E’ quanto emerso nell’incontro che si è svolto in Comune ad Albisola alla presenza dell’assessore regionale, della Provincia di Savona e dei sindacati di categoria, che hanno confermato la protesta di giovedì prossimo sotto la sede di Palazzo Nervi.
“La proprietà deve fornire garanzie sulla volontà di delocalizzare sul territorio, con il mantenimento dei livelli occupazionali – sottolinea Fulvio Berruti della Cgil -, senza contare che si parla di una operazione di minimo tre-quattro, visto l’iter amministrativo e burocratico necessario per delocalizzare una fabbrica (vedi i casi della Testa e della Gavarry), quindi è fondamentale istituire un tavolo istituzionale che possa governare la difficile fase che attendono i lavoratori, e comunque lo stesso percorso di ammortizzatori sociali potrebbe non essere sufficiente” conclude l’esponente della Cgil.
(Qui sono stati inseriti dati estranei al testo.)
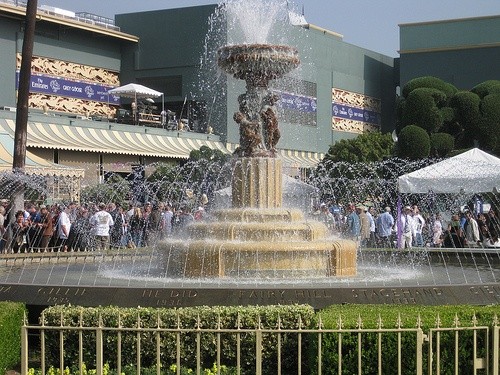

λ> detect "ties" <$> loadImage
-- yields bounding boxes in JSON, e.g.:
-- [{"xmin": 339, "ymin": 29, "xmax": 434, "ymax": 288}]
[{"xmin": 405, "ymin": 215, "xmax": 408, "ymax": 233}]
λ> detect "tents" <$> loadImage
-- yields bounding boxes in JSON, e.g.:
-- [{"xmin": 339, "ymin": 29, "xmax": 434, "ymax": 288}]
[
  {"xmin": 395, "ymin": 148, "xmax": 500, "ymax": 249},
  {"xmin": 214, "ymin": 173, "xmax": 320, "ymax": 217},
  {"xmin": 108, "ymin": 83, "xmax": 164, "ymax": 123}
]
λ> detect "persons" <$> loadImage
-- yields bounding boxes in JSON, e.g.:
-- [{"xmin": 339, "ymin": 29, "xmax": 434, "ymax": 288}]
[
  {"xmin": 319, "ymin": 202, "xmax": 500, "ymax": 248},
  {"xmin": 261, "ymin": 92, "xmax": 281, "ymax": 152},
  {"xmin": 233, "ymin": 112, "xmax": 262, "ymax": 151},
  {"xmin": 0, "ymin": 198, "xmax": 205, "ymax": 251}
]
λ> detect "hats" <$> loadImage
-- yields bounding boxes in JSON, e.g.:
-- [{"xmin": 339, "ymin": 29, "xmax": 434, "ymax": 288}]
[
  {"xmin": 404, "ymin": 206, "xmax": 411, "ymax": 211},
  {"xmin": 39, "ymin": 205, "xmax": 46, "ymax": 209},
  {"xmin": 99, "ymin": 203, "xmax": 105, "ymax": 207},
  {"xmin": 356, "ymin": 206, "xmax": 362, "ymax": 210},
  {"xmin": 384, "ymin": 207, "xmax": 391, "ymax": 211}
]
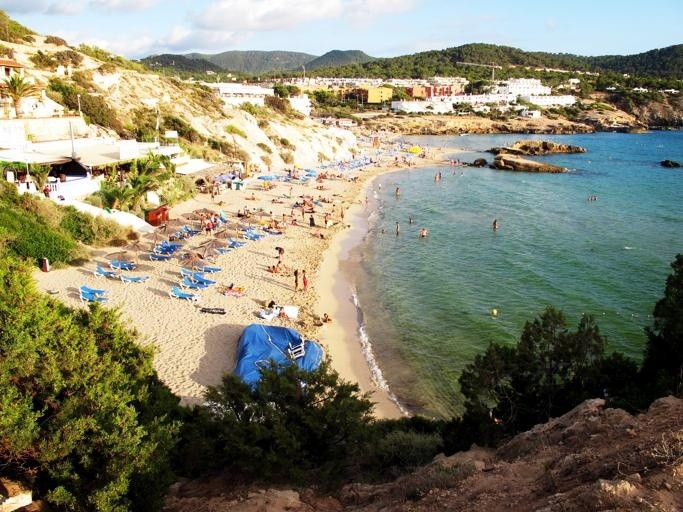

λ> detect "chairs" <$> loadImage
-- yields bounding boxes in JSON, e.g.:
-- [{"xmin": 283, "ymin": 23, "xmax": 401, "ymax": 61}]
[
  {"xmin": 257, "ymin": 155, "xmax": 373, "ymax": 184},
  {"xmin": 77, "ymin": 209, "xmax": 277, "ymax": 303},
  {"xmin": 312, "ymin": 201, "xmax": 321, "ymax": 205}
]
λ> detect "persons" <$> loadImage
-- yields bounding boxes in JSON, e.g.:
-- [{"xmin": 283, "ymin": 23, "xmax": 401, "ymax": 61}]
[
  {"xmin": 395, "ymin": 188, "xmax": 399, "ymax": 196},
  {"xmin": 420, "ymin": 228, "xmax": 428, "ymax": 238},
  {"xmin": 57, "ymin": 194, "xmax": 65, "ymax": 201},
  {"xmin": 493, "ymin": 220, "xmax": 498, "ymax": 230},
  {"xmin": 492, "ymin": 307, "xmax": 497, "ymax": 317},
  {"xmin": 43, "ymin": 185, "xmax": 52, "ymax": 198},
  {"xmin": 393, "ymin": 158, "xmax": 461, "ymax": 181},
  {"xmin": 202, "ymin": 158, "xmax": 379, "ymax": 327},
  {"xmin": 395, "ymin": 222, "xmax": 400, "ymax": 235}
]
Attualmente sono 135 i lavoratori in cassa integrazione su un totale di 148. L’azienda ha inoltre chiesto in questa difficile situazione dei sacrifici ai dipendenti: riduzione di un terzo delle ferie, la conversione del 10% dello stipendio in obbligazioni, continuando però a ‘produrre 500.000 pezzi di produzione al mese nelle ore di lavoro ordinario, o con straordinari non retribuiti.